For reference, Arrow implements what you've got in your example __buffer__:

import numpy
import pyarrow

numpy_array = numpy.random.rand(100)
buffer = pyarrow.serialize(numpy_array).to_buffer()

print(buffer.address)
print(buffer.size)
print(buffer.is_mutable)

In the example, Arrow is copying the memory from the NumPy array, not sure if avoiding the copy is possible.

kkraus14 commented 4 years ago

If we standardize into a single protocol as you describe, as opposed to multiple representations, do you think it could make sense to use Arrow?

From the cuDF perspective it would be good, but we are similarly a columnar dataframe and were built to be compatible with Arrow. For others it may not be as nice of a fit, especially if they don't follow the Arrow data model.

Do you have in mind any limitation in Arrow, or any reason why you'd prefer to use a custom implementation, and not rely on Arrow?

Being tied to Arrow as opposed to being an independent specification makes us tied to Arrow's implementation details. I.E. Arrow uses a single bit per value for booleans versus a byte per value, limited units for timestamps / durations, no support for bfloat types, no support for Python objects, etc. I don't know the appetite of the Arrow community to expand the specification to things that Arrow doesn't and potentially will not support.

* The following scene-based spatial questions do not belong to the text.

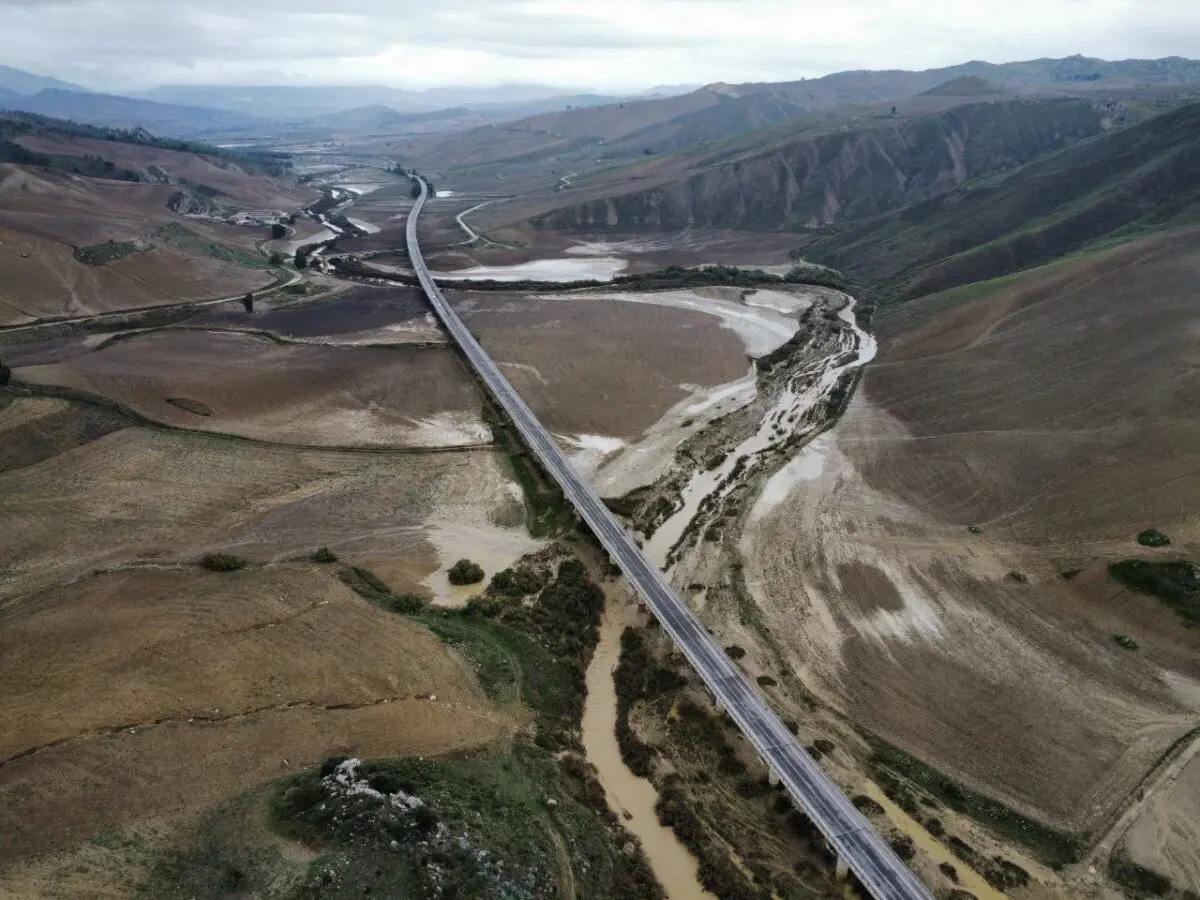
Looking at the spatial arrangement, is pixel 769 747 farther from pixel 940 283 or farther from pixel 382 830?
pixel 940 283

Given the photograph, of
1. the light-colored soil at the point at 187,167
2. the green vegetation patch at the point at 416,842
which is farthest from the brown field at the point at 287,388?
the light-colored soil at the point at 187,167

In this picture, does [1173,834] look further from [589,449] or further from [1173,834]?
[589,449]

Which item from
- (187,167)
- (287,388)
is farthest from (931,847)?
(187,167)

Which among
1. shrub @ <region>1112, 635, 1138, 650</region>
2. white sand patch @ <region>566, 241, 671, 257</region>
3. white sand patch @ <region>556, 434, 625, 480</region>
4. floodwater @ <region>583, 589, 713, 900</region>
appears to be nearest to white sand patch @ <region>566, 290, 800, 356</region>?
white sand patch @ <region>556, 434, 625, 480</region>

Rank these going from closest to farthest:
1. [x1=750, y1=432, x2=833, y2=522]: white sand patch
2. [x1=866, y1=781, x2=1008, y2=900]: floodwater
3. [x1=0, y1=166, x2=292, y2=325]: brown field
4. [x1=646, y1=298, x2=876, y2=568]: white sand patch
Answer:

Additionally, Arrow only has a specification at the Array level, they don't currently have a specification for the Table level or down at the Buffer level. The existing specifications for the Buffer level: Python buffer protocol, __array_interface__, __cuda_array_interface__ don't suffice as the protocol differs depending on whether the memory in on the CPU or the device.

jorisvandenbossche commented 4 years ago

Before considering doing something "alike Arrow C Data Interface but not exactly", I think we should have a better idea of use cases of such a protocol and where Arrow would not be sufficient.

If there are important use cases for dataframe-like applications that are currently hindered by limitations in the Arrow data types or C interface, then I think the Arrow community will be very interested to hear them and to discuss this. (of course, "dataframe-like" might be the critical word here, as I see there has been discussion (and not yet consensus) in https://github.com/data-apis/dataframe-api/issues/2 on what "kind" of dataframe is in scope for the standard)

Being tied to Arrow as opposed to being an independent specification makes us tied to Arrow's implementation details.

If we go with a low-level exchange protocol as you are outlining (and not relying on lazy conversion to a set of different possible formats such as numpy, pandas, arrow, object following array protocol, ..), then we need to choose some set of implementation details. Given the complexity of defining this (and given the goal of the Arrow project), I would personally say that re-using Arrow's implementation details is actually a plus and will avoid lots of discussion.

I.E. Arrow uses a single bit per value for booleans versus a byte per value, limited units for timestamps / durations, no support for bfloat types, no support for Python objects, etc. I don't know the appetite of the Arrow community to expand the specification to things that Arrow doesn't and potentially will not support.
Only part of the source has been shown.